Sailingdog, I would prefer that as well but it seems a bit silly considering I have hank on jibs (cutter rig). I have to go forward to change/reef the jib anyway at about 18 or 20 knots. Leaving the cockpit in my boat is pretty comfortable because I have 6-8 inch bulwarks and lots of handholds along the pilothouse. It is not quite as exposed feeling as a trunk cabin boat. That being said, a couple furlers and having the first reef led aft as ell would be a more comfortable setup for reefing.

Gaz


----------



## sailingdog (Mar 19, 2006)

You could always use a downhaul and bag the jib/genoa, rather than reefing it, and leave the staysail up.


----------



## Plumper (Nov 21, 2007)

I was sailing in some very big seas and strong winds a couple years ago on a different boat and the genoa, that was lashed on deck, filled with a deck sweeping wave and took out all the lee stantions as the sail broke its lashings and went over the side. I won't leave the sails on deck in bad weather anymore. On my current boat, I have never been out when it was windy enough to be down to just the staysail although that is the plan should the day ever arrive. As I mostly coastal cruise, I normally don't have the staysail stay set up. Makes tacking easier. 

Gaz


----------

* Supplied material *
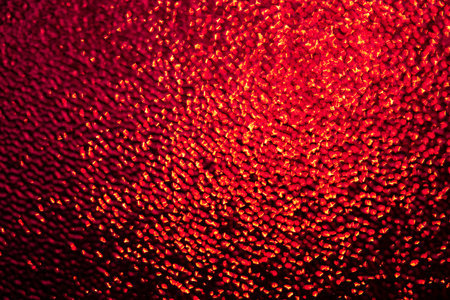 Red pattern. Red bokeh abstract texture background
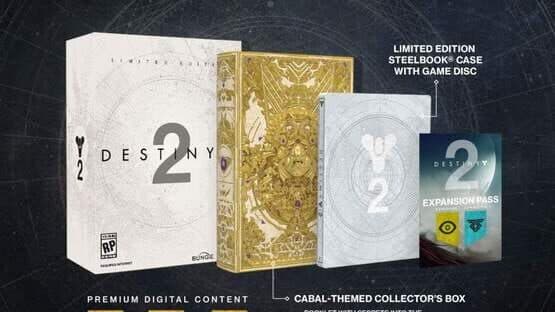 Destiny 2: Limited Edition screenshot 2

* What you are asked to do *
In the sailing thread, at about what wind speed does the first poster have to go forward to change or reef the jib? The lines have nothing to do with this exercise.

* Exercise answer *
At about 18 or 20 knots.